Ein Jahr nach Einführung der Europäischen Bürgerinitiative ist die ursprüngliche Euphorie verflogen. Nur die Wasser-Kampagne könnte Erfolg haben.

Streitfall Privatisierung: Bürger kämpfen in ganz Europa um ihre Wasserversorger. Bild: dpa

BRÜSSEL taz | Bürgerfern, bürokratisch, autoritär: Seit Beginn der Eurokrise hat das Image der EU schwer gelitten. Mit einem Stück direkter Demokratie – der Europäischen Bürgerinitiative (EBI) – wollte Brüssel gegensteuern. Doch ein Jahr nach dem Start fällt die Bilanz ernüchternd aus. Nur eine Initiative – die Kampagne gegen die Wasser-Privatisierung – hat überhaupt Aussicht auf Erfolg.

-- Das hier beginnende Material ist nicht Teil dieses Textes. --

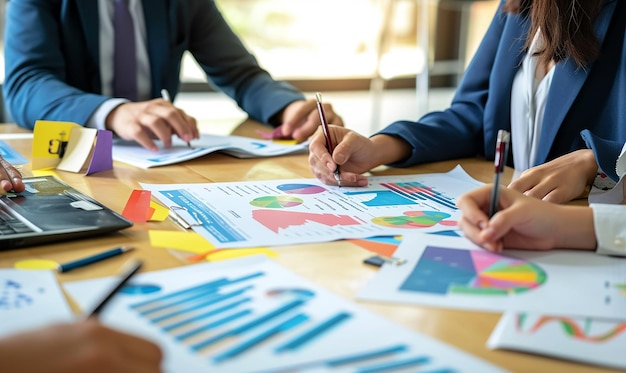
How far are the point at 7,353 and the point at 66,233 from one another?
13.7 inches

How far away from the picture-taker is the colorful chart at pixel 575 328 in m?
0.62

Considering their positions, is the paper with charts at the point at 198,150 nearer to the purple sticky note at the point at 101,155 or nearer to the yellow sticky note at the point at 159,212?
the purple sticky note at the point at 101,155

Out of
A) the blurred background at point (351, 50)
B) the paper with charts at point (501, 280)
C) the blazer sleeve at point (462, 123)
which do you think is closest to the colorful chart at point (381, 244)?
the paper with charts at point (501, 280)

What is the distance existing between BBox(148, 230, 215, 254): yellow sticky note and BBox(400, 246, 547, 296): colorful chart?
9.6 inches

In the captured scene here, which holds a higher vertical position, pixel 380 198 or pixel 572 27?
pixel 572 27

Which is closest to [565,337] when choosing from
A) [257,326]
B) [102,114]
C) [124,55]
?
[257,326]

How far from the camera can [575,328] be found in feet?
2.09

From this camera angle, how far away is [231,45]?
74.8 inches

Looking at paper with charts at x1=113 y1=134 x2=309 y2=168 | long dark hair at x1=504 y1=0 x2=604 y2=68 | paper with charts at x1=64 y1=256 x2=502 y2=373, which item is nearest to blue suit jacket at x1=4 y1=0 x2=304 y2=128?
paper with charts at x1=113 y1=134 x2=309 y2=168

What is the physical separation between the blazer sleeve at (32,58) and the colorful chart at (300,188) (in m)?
0.62

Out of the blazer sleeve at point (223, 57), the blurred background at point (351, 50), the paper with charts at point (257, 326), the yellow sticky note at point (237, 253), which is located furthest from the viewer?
the blurred background at point (351, 50)

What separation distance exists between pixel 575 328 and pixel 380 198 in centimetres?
48

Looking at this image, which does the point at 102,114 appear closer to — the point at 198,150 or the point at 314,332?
the point at 198,150

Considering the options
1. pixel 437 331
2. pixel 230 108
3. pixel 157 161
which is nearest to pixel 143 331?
pixel 437 331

„Das war kein uneingeschränkter Erfolg“, sagte der zuständige EU-Kommissar Maros Sefcovic. Es gebe zu viele technische Probleme mit der EU-Software zum Sammeln der Unterschriften und erhebliche Kosten. Die Hürden seien zu hoch, die Richtlinie müsse reformiert werden, fordert der grüne Europaabgeordnete Sven Giegold gegenüber der taz.

Dabei hatte alles so euphorisch angefangen. Von einer „Revolution der EU-Gesetzgebung“ sprach das Europaparlament beim Startschuss im April 2012. „Sie bestimmen die Agenda“, warb die EU-Kommission. Tatsächlich haben es auch viele Bürger versucht. Insgesamt 14 Kampagnen wurden auf den Weg gebracht. Die meisten drehen sich um Wirtschaftsthemen. Es geht um ein bedingungsloses Grundeinkommen, günstige Handy-Tarife, ein generelles Tempolimit bei 30 km/h oder um die Aussetzung des Energie- und Klimapakets der EU.

Zur Zulassung braucht eine EBI eine Million Unterschriften aus mindestens 7 der 27 EU-Staaten. Außerdem muss Brüssel für das Thema zuständig sein – nationale Belange bleiben außen vor. Die Hürden sind so hoch, dass nach einem Jahr wohl nur eine Initiative Aussicht auf Erfolg hat: die Kampagne gegen die Privatisierung des Wassers und die damit verbundene EU-Konzessionsrichtlinie.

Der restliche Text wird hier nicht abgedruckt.